Wishing all of you a Happy, Healthy New Year! So how will you all spend your New Years Eve?


----------



## mtlogcabin (Dec 31, 2014)

Normally we go up to Big Mountain ski resort for the torchlight parade and fireworks show but since it will be below 0 tonight we will be staying home with the 5 grandchildren all 10 and under. Probably watch the Lego movie for the umpteenth time and a couple of others while snacking on chocolate covered popcorn my wife makes.


----------



## steveray (Dec 31, 2014)

Spending my birthday at Dad's with just a few people....Nice quiet evening.


----------



## jpranch (Dec 31, 2014)

RodeoPatty & I will be at the Camplex Wyoming Center in Gillette. All bulls & bronc's!

View attachment 1119


View attachment 1120


View attachment 1119


View attachment 1120


/monthly_2014_12/10848977_426518317497854_521840887093801214_o.jpg.876498d50781afe8993e513aae7f761b.jpg

/monthly_2014_12/572953d4a4801_BampB.jpg.d16901b30421d565e56d1f8e64090bb5.jpg


----------



## Sifu (Dec 31, 2014)

doing my best to stay up until 10!


----------



## fatboy (Dec 31, 2014)

At home with my wifey, , most likely a movie marathon! Enjoy the frigid weather by being inside.......... 19 below this morning!

Happy New Year Y'all!


----------



## TheCommish (Dec 31, 2014)

sleeping I hope


----------



## pyrguy (Dec 31, 2014)

Happy New Year to all. We are staying home, nice quiet evening. We might make it to 10.


----------



## FM William Burns (Jan 1, 2015)

Cleaning out my office.  If I have not looked at it in a year, it's gone.............giving all the fire collector stuff to the guys......... Safety to all for 2015!!!!!


----------



## Inspector Gift (Jan 2, 2015)

Spent 24 hours hosting a Clean and Sober in Sandy event --which provided a safe place for persons to hangout and fellowship with others who wanted to stay sober during the New Year Festivities before and after.  It was a real blessing to be part of, and even allowed the homeless to have a safe place to stay warm and fed during the sub-freezing night.
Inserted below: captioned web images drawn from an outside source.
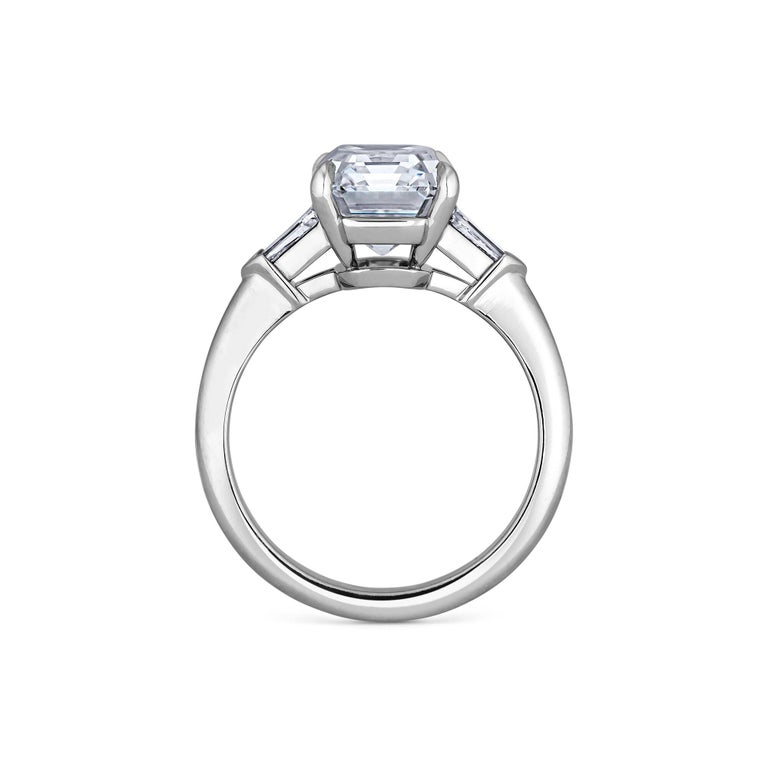 This quintessentially elegant 4.42 carat emerald cut diamond engagement ring will quickly become a girls best friend. Luxuriously set in a handmade mounting with four prongs and side bullet cut diamonds, this extraordinary ring will take your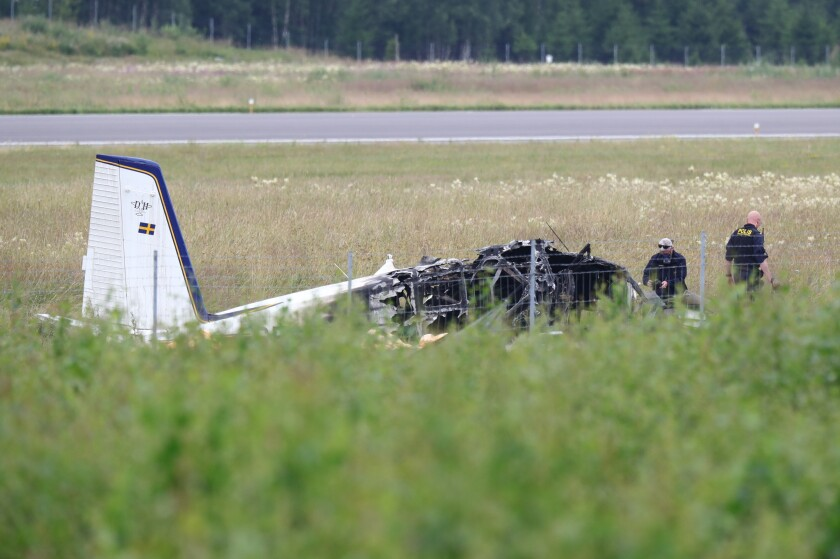 """Police officers investigate the wreckage of a plane outside Orebro Airport in Orebro, Sweden, Friday, July 9, 2021. Police in Sweden say nine people were killed when a small plane carrying skydivers crashed on Thursday night. A spokesperson for the Swedish Maritime Administration, which oversees air traffic, told broadcaster SVT the crash must have occurred """"in connection"""" with the plane's takeoff. (Jeppe Gustafsson/TT News Agency via AP)"""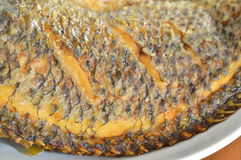 Deep fried mango fish skin texture on dish Stock Photos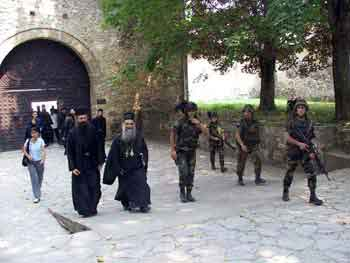 Leaving the monastery under  guard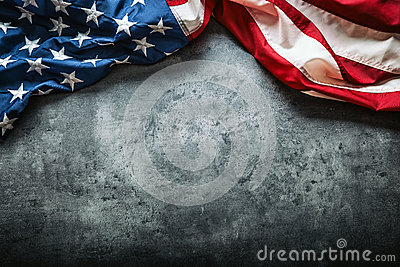 USA flag. American flag. American flag freely lying on concrete background. Close-up Studio shot. Toned Photo
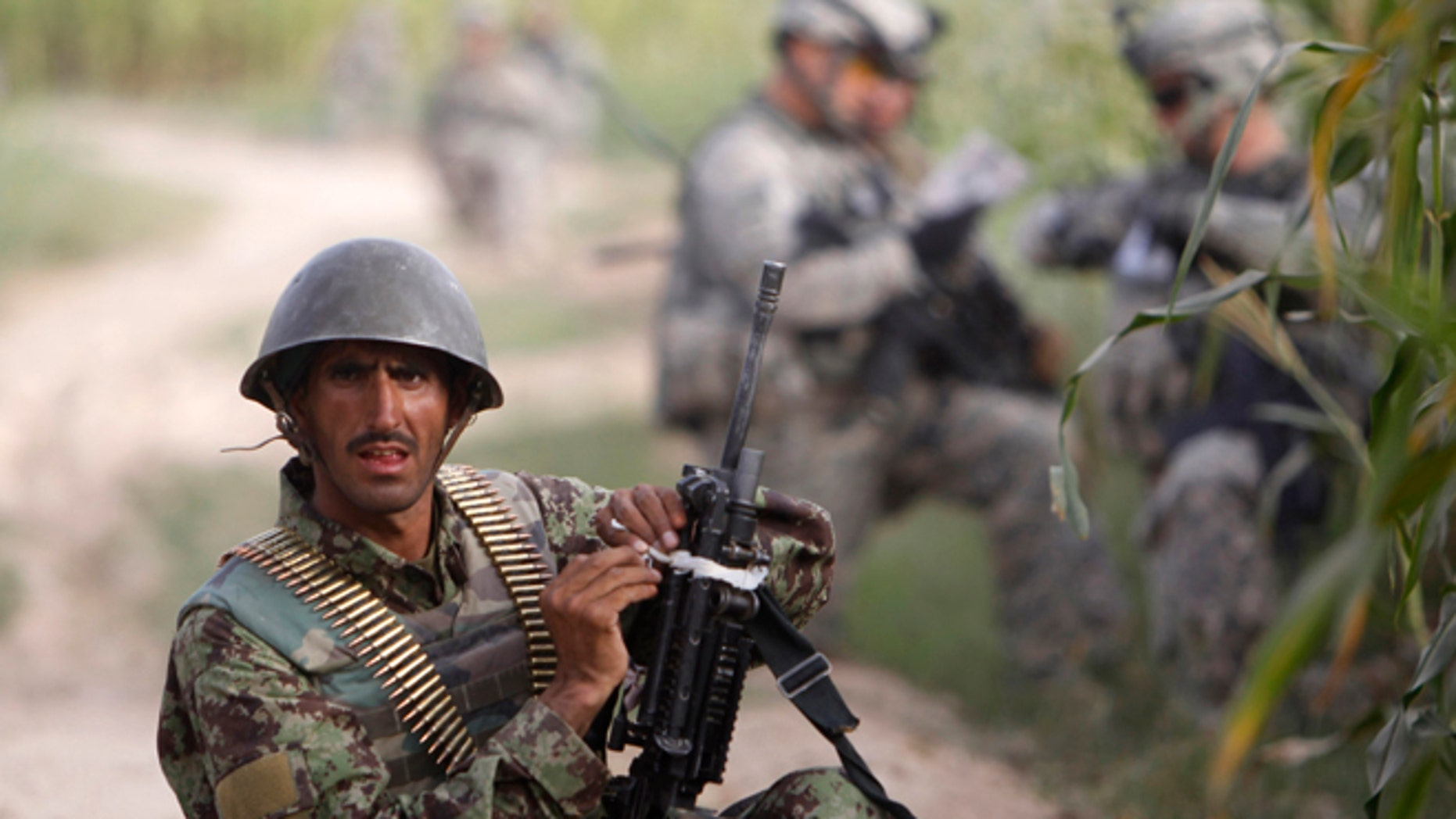 Sept. 13, 2010: An Afghan army soldier takes up position during a joint patrol with U.S. army soldiers.
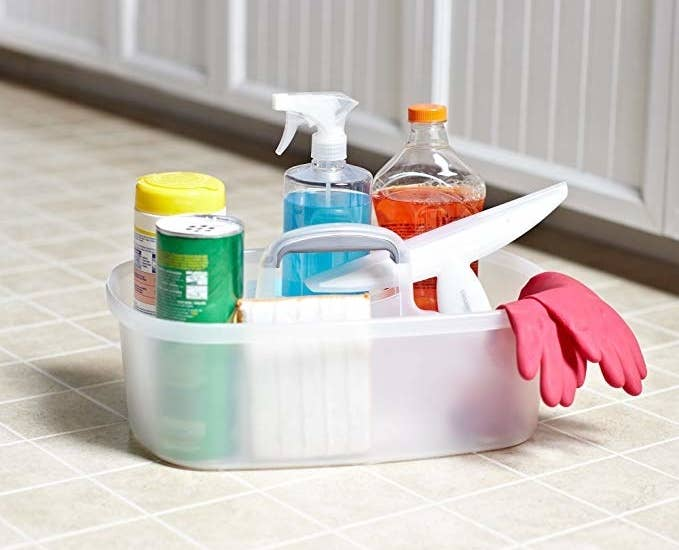 Cleaning caddy with a bunch of cleaning supplies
Looking forward to a great year ahead!


----------



## fireguy (Jan 3, 2015)

We took Max from a shopping mall to the Schnitz, where we attended the Oregon Symphony rendition of Beethoven's Ninth.  Great concert, but I still think James DePriest was a better conductor.

And the Max does not seem to have the collection of weird people as those found on a  Tri-Met bus.

We worked to and from, so it was a business trip.


----------